Gilead Sciences, Foster City, California 94404, United States.
Biochemistry. 2012 Jun 5;51(22):4416-28. doi: 10.1021/bi300052h. Epub 2012 May 18.
Human immunodeficiency virus-1 (HIV-1) capsid protein (CA) has become a target of antiviral drug design in recent years. The recognition that binding of small molecules to the CA protein can result in the perturbation of capsid assembly or disassembly has led to mathematical modeling of the process. Although a number of capsid assembly models have been developed using biophysical parameters of the CA protein obtained experimentally, there is currently no model of CA polymerization that can be practically used to analyze in vitro CA polymerization data to facilitate drug discovery. Herein, we describe an equilibrium model of CA polymerization for the kinetic analysis of in vitro assembly of CA into polymer tubes. This new mathematical model has been used to assess whether a triangular trimer of dimers rather than a hexagonal hexamer can be the basic capsomere building block of CA polymer. The model allowed us to quantify for the first time the affinity for each of the four crucial interfaces involved in the polymerization process and indicated that the trimerization of CA dimers is a relatively slow step in CA polymerization in vitro. For wild-type CA, these four interfaces include the interface between two monomers of a CA dimer (K(D) = 6.6 μM), the interface between any two dimers within a CA trimer of dimers (K(D) = 32 nM), and two types of interfaces between neighboring trimers of dimers, either within the same ring around the perimeter of the polymer tube (K(D) = 438 nM) or from two adjacent rings (K(D) = 147 nM). A comparative analysis of the interface dissociation constants between wild-type and two mutant CA proteins, cross-linked hexamer (A14C/E45C/W184A/M185A) and A14C/E45C, yielded results that are consistent with the trimer of dimers with a triangular geometry being the capsomere building block involved in CA polymer growth. This work provides additional insights into the mechanism of HIV-1 CA assembly and may prove useful in elucidating how small molecule CA binding agents may disturb this essential step in the HIV-1 life cycle.

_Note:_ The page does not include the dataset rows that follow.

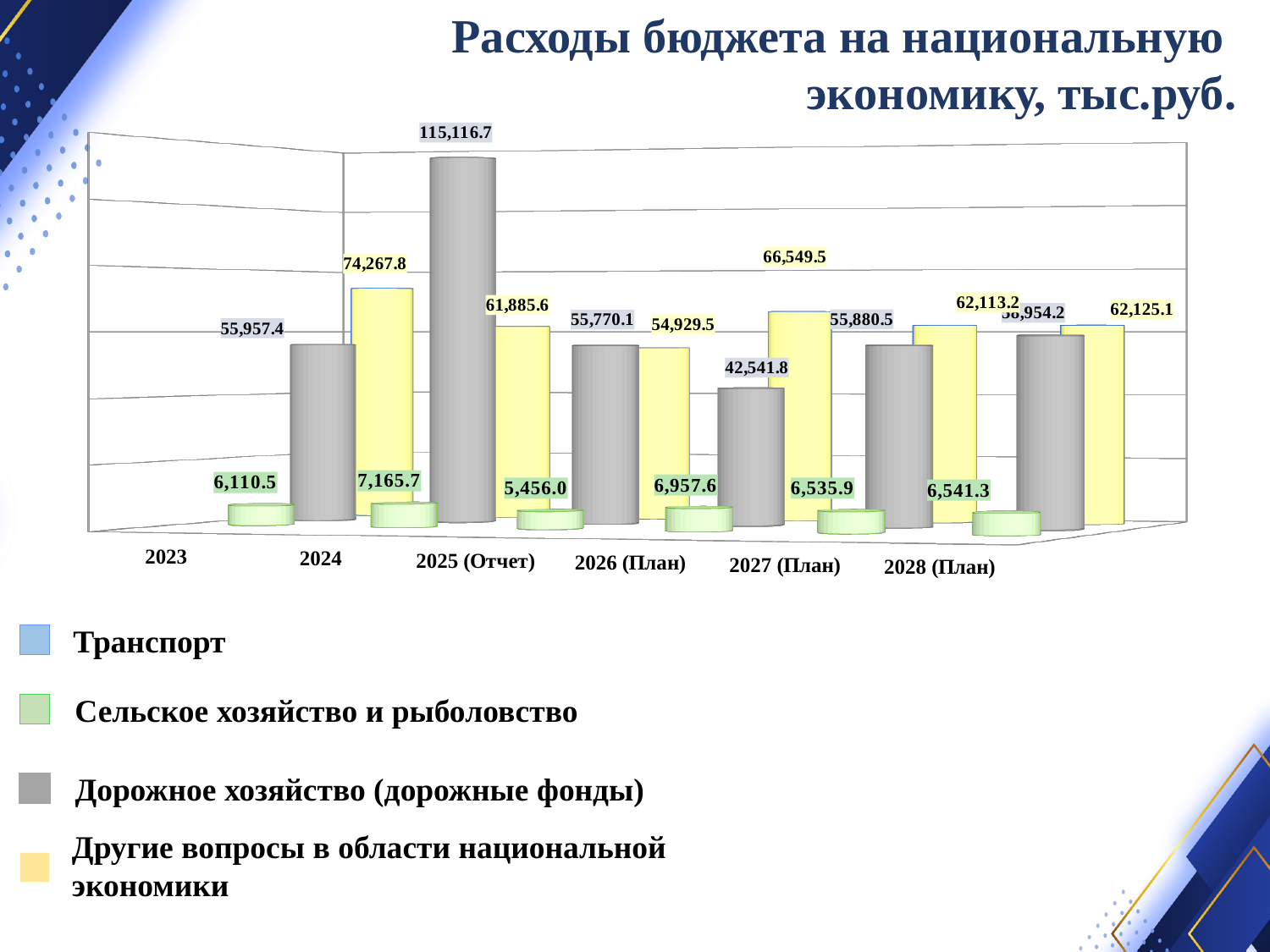
What is the value for Другие вопросы в области национальной экономики in 2026 (План)? 66,549.5 What is the value for Дорожное хозяйство (дорожные фонды) in 2024? 115,116.7 What is the value for Сельское хозяйство и рыболовство in 2023? 6,110.5 In which year is Другие вопросы в области национальной экономики highest? 2023 How many year categories are shown on the x axis? 6 What is the title of the chart? Расходы бюджета на национальную экономику, тыс.руб. How many series does the legend list? 4 In which year is Дорожное хозяйство (дорожные фонды) highest? 2024 What is the difference between Дорожное хозяйство (дорожные фонды) in 2024 and in 2023? 59,159.3 In 2023, which is larger: Дорожное хозяйство (дорожные фонды) or Другие вопросы в области национальной экономики? Другие вопросы в области национальной экономики What kind of chart is shown on the slide? bar chart In which year is Сельское хозяйство и рыболовство lowest? 2025 (Отчет)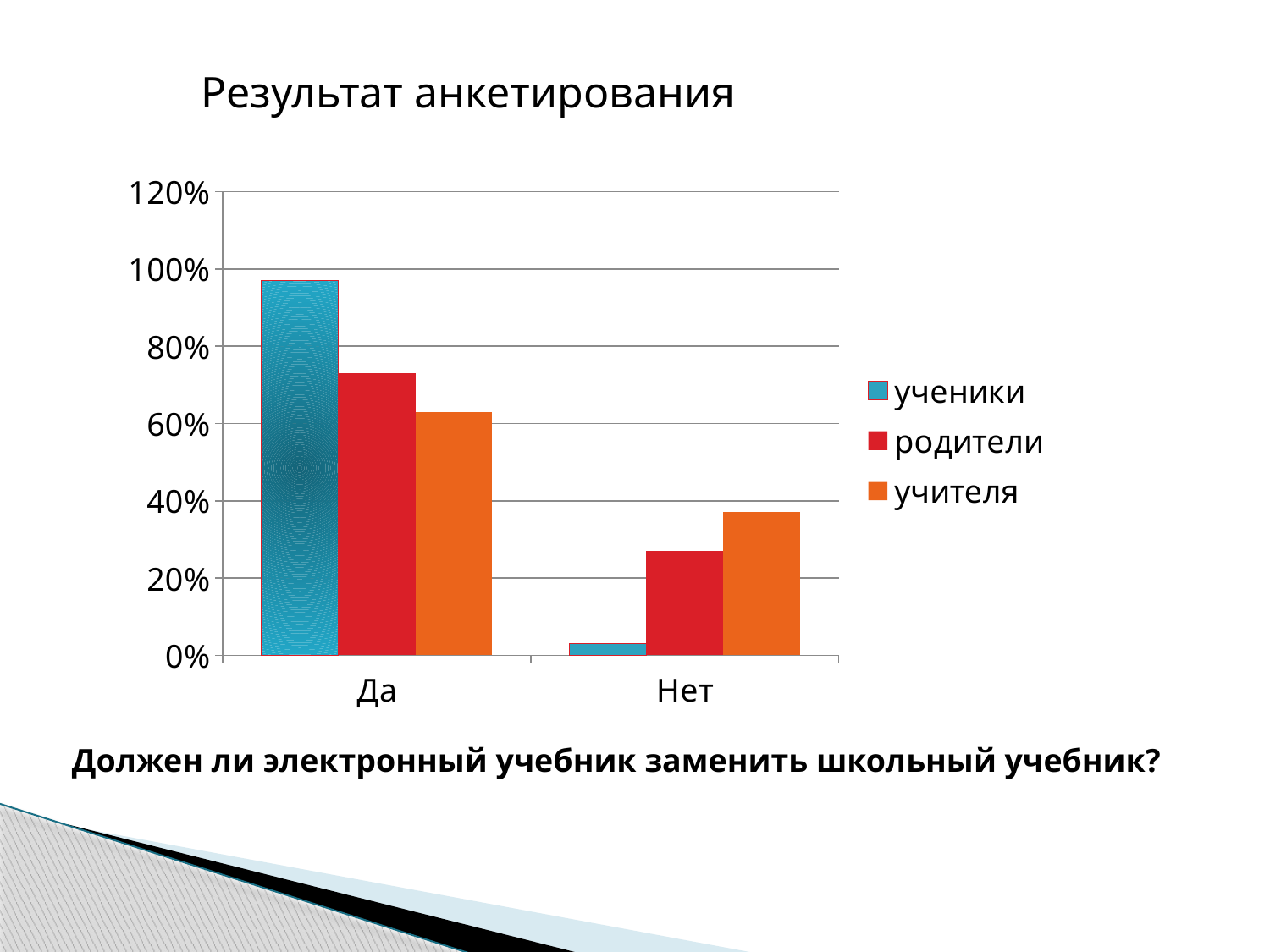
Is the value for родители in the "Нет" category greater or less than 40%? less What is the title of the chart? Результат анкетирования Is the value for ученики in the "Да" category greater or less than 80%? greater Which series has the highest value for "Нет"? учителя Which series has the lowest value for "Нет"? ученики What kind of chart is shown on the slide? bar chart How many categories are shown on the x axis? 2 How many series does the legend list? 3 Which series has the highest value for "Да"? ученики Which is larger: the value for родители for "Да" or the value for родители for "Нет"? Да Which colour represents the series "учителя" in the legend? orange Is the value for учителя in the "Да" category greater or less than 80%? less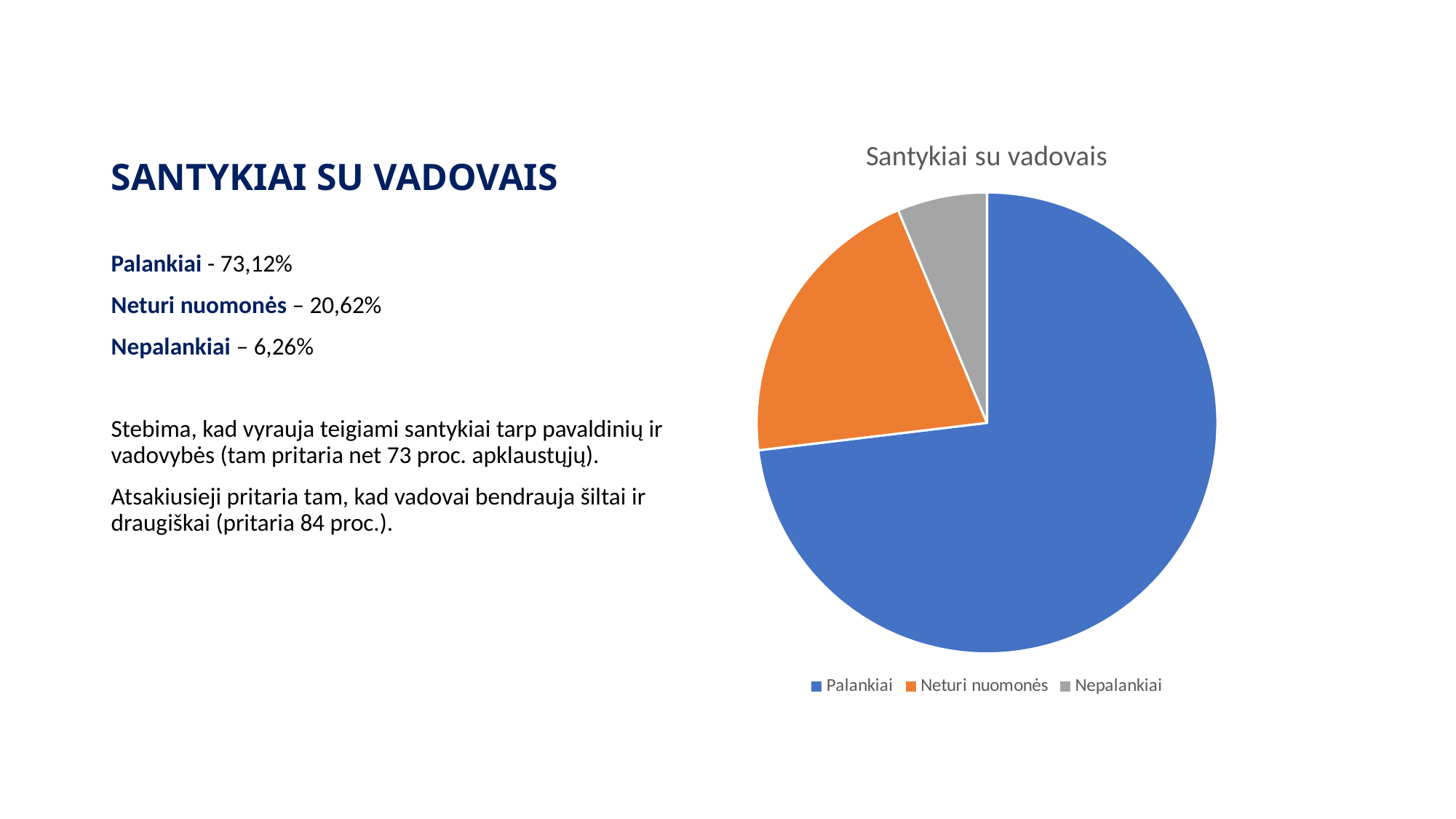
What kind of chart is shown on the slide? pie chart How many slices does the pie chart have? 3 Which category has the largest slice of the pie? Palankiai What share of the pie does Palankiai represent, according to the slide? 73,12% What is the title of the chart? Santykiai su vadovais What share of the pie does Nepalankiai represent, according to the slide? 6,26% What share of the pie does Neturi nuomonės represent, according to the slide? 20,62% Which category has the smallest slice of the pie? Nepalankiai Which colour represents Neturi nuomonės in the pie chart? orange How many entries does the chart legend list? 3 What is the difference between the Palankiai share and the Neturi nuomonės share? 52,50% Which slice is larger, Neturi nuomonės or Nepalankiai? Neturi nuomonės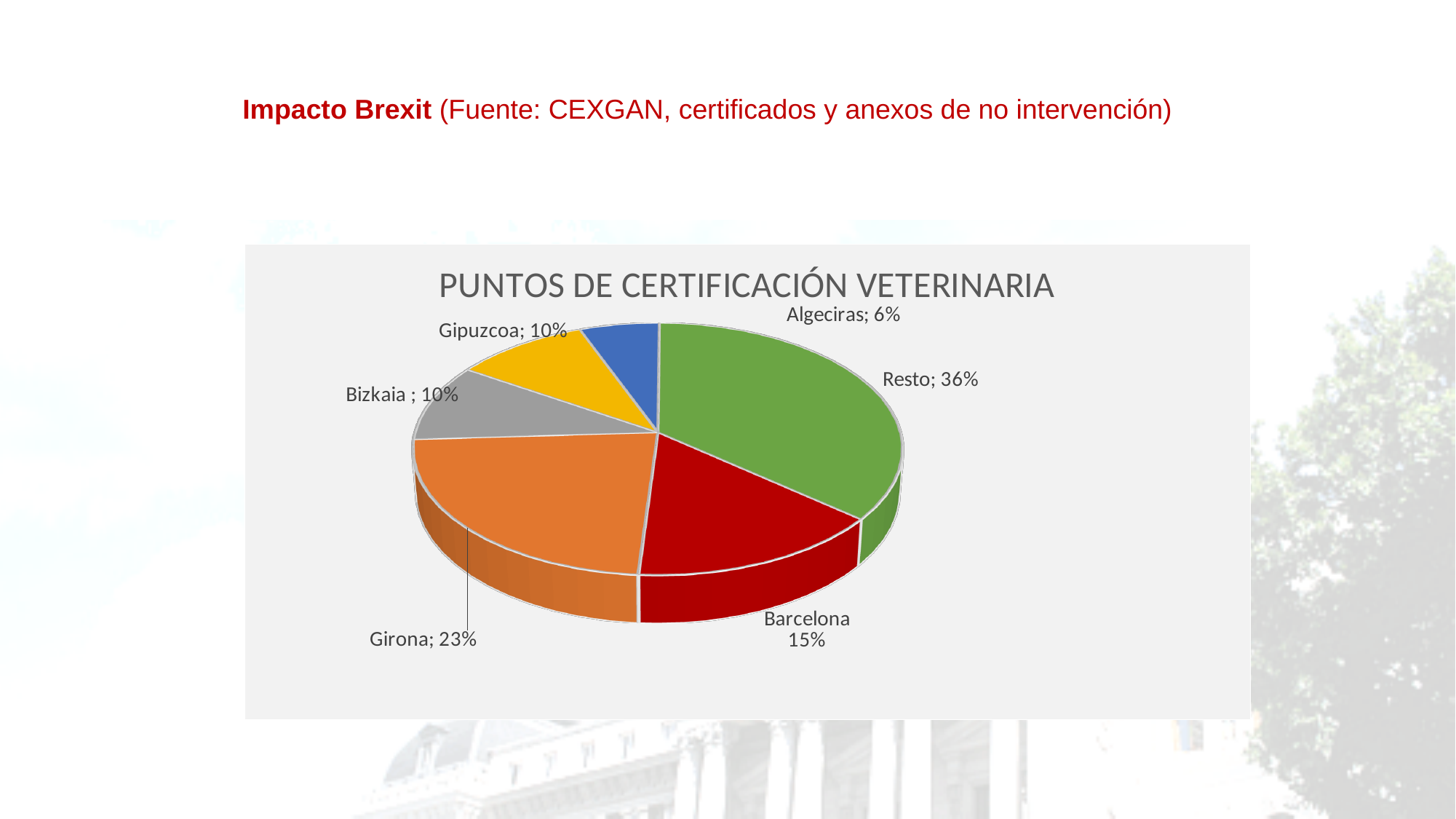
Which category has the largest slice of the pie? Resto What share of the pie does Resto represent? 36% Which is larger, the share for Girona or the share for Gipuzcoa? Girona What colour is the Resto slice? green What share of the pie does Girona represent? 23% What is the difference in percentage points between Girona and Barcelona? 8 What type of chart is shown on the slide? pie chart What share of the pie does Algeciras represent? 6% What is the title of the chart? PUNTOS DE CERTIFICACIÓN VETERINARIA Which category has the smallest slice of the pie? Algeciras What share of the pie does Barcelona represent? 15% How many slices does the pie chart have? 6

人类免疫缺陷病毒 1(HIV-1)衣壳蛋白(CA)近年来已成为抗病毒药物设计的靶标。人们认识到,小分子与 CA 蛋白的结合可导致衣壳组装或解体的扰动,这导致了该过程的数学建模。尽管已经使用从 CA 蛋白获得的实验生物物理参数开发了许多衣壳组装模型,但目前尚无可实际用于分析体外 CA 聚合数据以促进药物发现的 CA 聚合模型。在此,我们描述了一种 CA 聚合的平衡模型,用于分析 CA 体外组装成聚合物管的动力学。该新数学模型已用于评估三角形三聚体二聚体而不是六边形六聚体是否可以作为 CA 聚合物的基本衣壳结构基元。该模型首次使我们能够量化参与聚合过程的四个关键界面中的每一个界面的亲和力,并表明 CA 二聚体的三聚化是 CA 体外聚合的相对缓慢步骤。对于野生型 CA,这四个界面包括 CA 二聚体中两个单体之间的界面(K(D) = 6.6 μM),CA 三聚体中二聚体之间的任何两个界面(K(D) = 32 nM),以及两种类型的二聚体相邻三聚体之间的界面,要么在聚合物管周界周围的同一环内(K(D) = 438 nM),要么在两个相邻环内(K(D) = 147 nM)。野生型和两种突变体 CA 蛋白(交联六聚体(A14C/E45C/W184A/M185A)和 A14C/E45C)之间界面离解常数的比较分析产生的结果与具有三角形几何形状的三聚体二聚体作为涉及 CA 聚合物生长的衣壳结构基元一致。这项工作提供了对 HIV-1 CA 组装机制的更多了解,并可能有助于阐明小分子 CA 结合剂如何干扰 HIV-1 生命周期中的这一关键步骤。